Then you have to Reset the switch.
in 4 seasons and 3 ton a season using the windsor/empress I never had the high limit trip.
I have had two on customers but it was because of a problem with the convection blower.


----------



## Philip (Jan 9, 2008)

Empress Technical Manual - top of page 19 under Thermostat Installation.  I thought it was strange that the high limit switch could be tripped just by having the stove set on low when the room was warm.  Your explanation makes complete sense.  Thank you.  Now I won't worry about hooking up a thermostat to the stove.


----------



## Steve33 (Feb 1, 2009)

So when the Empress gets to the desired temperature and goes into "rest" mode it will use the same amount of pellets at 3 as it would at level 1?  I have found your posts extremely helpful...thanks.  I find it interesting about not turning the stove below level 3 in the winter. We have had trouble getting our empress to be efficient so far.

Steven

Why 3 or higher Rod?[/quote]

The stat in hi low mode runs the stove on 1 when it is not calling for heat
and on 3 or what every setting you put the board at when the stat is calling for heat.
so if you run the stove lower than 3 the stove will never get hot enough to burn off hot.
the stove stays cleaner when you run it hotter.

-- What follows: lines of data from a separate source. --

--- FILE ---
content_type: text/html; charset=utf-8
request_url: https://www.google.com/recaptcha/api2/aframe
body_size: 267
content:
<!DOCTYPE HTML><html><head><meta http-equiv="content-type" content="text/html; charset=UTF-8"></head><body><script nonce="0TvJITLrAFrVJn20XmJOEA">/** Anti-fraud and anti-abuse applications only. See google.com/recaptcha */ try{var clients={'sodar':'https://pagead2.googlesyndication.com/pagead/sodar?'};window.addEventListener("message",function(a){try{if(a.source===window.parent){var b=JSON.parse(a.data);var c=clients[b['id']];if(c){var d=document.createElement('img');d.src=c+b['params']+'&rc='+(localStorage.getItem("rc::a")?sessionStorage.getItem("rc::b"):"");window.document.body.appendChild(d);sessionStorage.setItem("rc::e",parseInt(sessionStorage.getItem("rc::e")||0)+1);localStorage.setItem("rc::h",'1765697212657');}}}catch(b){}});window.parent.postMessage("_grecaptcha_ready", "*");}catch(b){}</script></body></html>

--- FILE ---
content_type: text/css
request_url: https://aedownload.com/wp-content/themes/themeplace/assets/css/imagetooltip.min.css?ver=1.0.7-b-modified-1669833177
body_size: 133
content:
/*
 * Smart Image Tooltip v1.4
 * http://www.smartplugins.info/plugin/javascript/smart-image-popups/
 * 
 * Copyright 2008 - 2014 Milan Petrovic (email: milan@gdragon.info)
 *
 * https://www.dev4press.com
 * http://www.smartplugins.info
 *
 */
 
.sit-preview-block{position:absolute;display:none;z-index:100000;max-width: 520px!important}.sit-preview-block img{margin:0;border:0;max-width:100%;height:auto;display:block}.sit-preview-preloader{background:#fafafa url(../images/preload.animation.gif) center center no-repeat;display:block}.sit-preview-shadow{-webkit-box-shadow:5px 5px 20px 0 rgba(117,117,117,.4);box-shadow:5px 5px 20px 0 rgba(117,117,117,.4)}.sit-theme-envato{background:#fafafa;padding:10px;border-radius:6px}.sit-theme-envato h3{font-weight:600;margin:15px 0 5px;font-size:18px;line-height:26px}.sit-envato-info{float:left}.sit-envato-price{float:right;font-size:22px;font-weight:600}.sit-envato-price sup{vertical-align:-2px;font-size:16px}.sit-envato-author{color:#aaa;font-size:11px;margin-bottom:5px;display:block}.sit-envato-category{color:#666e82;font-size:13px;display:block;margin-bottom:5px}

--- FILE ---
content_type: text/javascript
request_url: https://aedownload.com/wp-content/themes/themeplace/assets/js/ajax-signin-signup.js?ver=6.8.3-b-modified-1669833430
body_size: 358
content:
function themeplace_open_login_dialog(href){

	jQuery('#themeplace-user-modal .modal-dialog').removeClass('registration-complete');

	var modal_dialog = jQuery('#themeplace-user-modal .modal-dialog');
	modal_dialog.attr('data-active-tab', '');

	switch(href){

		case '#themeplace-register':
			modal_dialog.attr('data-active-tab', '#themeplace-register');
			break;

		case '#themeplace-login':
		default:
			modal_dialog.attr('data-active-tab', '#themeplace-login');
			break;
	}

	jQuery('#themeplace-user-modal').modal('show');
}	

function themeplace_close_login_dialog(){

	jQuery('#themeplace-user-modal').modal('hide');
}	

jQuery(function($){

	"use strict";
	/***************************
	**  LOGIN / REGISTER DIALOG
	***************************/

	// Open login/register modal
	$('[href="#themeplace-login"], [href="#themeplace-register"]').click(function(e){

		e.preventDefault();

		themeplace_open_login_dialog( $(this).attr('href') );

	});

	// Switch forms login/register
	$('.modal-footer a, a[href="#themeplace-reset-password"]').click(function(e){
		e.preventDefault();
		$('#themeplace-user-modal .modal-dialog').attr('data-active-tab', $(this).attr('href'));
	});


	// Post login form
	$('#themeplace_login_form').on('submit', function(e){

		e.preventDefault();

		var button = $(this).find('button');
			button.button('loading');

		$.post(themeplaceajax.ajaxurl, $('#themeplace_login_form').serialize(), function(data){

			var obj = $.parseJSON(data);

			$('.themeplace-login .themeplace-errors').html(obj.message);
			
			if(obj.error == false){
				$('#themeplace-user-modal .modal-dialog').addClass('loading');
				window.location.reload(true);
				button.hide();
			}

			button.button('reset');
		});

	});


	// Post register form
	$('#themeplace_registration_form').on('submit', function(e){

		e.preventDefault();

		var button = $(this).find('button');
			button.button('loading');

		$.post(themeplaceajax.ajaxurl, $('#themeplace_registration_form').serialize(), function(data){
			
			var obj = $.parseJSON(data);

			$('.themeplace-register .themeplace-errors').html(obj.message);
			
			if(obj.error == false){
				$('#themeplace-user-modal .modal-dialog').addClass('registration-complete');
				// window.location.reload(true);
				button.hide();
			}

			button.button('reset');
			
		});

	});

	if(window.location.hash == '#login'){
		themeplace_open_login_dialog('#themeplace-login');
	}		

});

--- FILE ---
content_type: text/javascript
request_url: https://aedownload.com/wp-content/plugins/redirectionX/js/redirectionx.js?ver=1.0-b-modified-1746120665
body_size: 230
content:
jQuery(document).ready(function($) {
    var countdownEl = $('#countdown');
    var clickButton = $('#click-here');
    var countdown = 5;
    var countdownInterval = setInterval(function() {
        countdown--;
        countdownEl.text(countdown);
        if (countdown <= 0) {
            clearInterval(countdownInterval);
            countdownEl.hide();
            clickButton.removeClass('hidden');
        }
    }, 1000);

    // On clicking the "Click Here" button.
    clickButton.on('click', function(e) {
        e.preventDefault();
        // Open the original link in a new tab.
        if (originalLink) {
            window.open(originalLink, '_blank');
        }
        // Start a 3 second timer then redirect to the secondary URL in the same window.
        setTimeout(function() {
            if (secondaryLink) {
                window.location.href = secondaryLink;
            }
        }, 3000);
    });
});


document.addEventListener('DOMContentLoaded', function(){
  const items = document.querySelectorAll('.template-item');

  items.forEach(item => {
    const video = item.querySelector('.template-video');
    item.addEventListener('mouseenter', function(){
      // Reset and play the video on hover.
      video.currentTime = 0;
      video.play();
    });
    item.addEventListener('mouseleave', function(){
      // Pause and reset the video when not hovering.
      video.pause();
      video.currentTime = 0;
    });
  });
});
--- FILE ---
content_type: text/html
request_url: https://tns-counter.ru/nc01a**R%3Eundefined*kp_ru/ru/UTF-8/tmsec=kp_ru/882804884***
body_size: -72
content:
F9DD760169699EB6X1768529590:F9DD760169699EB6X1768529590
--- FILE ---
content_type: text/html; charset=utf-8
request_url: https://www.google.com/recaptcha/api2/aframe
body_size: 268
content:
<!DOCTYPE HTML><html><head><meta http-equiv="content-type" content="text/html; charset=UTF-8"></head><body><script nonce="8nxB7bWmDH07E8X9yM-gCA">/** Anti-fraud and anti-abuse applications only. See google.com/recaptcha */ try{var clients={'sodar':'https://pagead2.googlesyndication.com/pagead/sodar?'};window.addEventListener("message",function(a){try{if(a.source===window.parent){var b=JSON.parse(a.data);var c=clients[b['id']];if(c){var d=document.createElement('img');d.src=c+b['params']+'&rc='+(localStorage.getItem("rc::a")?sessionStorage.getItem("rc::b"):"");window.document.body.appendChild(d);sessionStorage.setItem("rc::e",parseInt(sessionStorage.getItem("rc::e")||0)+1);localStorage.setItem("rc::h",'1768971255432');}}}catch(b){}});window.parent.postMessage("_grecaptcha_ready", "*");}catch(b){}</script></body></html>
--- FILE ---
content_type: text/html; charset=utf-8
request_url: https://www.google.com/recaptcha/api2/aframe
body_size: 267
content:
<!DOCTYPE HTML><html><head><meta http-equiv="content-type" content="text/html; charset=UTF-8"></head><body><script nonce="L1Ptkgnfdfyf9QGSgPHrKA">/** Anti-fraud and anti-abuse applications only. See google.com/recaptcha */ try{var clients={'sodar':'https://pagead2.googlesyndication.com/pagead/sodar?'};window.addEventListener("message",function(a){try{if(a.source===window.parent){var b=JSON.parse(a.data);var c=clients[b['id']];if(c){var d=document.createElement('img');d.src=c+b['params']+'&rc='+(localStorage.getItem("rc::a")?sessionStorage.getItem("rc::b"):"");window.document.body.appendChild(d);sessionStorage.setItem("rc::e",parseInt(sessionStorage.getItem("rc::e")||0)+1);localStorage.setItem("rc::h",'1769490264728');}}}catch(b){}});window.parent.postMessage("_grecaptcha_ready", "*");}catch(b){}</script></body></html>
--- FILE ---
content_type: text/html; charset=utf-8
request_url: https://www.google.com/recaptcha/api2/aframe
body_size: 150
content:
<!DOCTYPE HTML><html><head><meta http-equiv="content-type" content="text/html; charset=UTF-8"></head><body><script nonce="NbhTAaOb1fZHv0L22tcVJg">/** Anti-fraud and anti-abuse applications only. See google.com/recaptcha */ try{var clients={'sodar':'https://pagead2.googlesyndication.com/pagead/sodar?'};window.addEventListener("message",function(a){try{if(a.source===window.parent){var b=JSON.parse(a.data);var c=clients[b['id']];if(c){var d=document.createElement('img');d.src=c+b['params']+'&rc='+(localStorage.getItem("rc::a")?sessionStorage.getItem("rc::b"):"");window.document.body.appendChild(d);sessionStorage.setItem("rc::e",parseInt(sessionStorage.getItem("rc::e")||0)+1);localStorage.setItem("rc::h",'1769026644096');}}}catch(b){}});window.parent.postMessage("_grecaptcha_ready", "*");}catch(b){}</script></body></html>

and higher heat will bring up the heat in the home faster and save pellets.[/quote]


----------



## hearthtools (Feb 5, 2009)

Steve33 said:
			
		

> So when the Empress gets to the desired temperature and goes into "rest" mode it will use the same amount of pellets at 3 as it would at level 1?  I have found your posts extremely helpful...thanks.  I find it interesting about not turning the stove below level 3 in the winter. We have had trouble getting our empress to be efficient so far.
> 
> Steven



Im confused what your question is?

with the thermostat calling for heat. Or the wires TOGETHER. the stove runs in Normal mode. and the feedrate/room air blower at the rate set on the 1 - 5 control board. the Yellow light above the on/off botton will be solid at this time. 
(except at the 10 minute start up then the stove runs at its start up mode and the light will flash.)


when the thermostat is NOT calling for heat or the wires are apart. the stove runs at a LOW MODE at a little less that 1# per hour and the room air blower will be at the lowest setting. NO MATTER WHAT YOU HAVE THE FEED RATE SET AT. the Yellow Light above the on/off button will be flashing at this time.

So to keep your stove cleaner and running at the best Efficiency it is best to run the 3 setting or higher. because the stove will go to low when you dont need the heat.


----------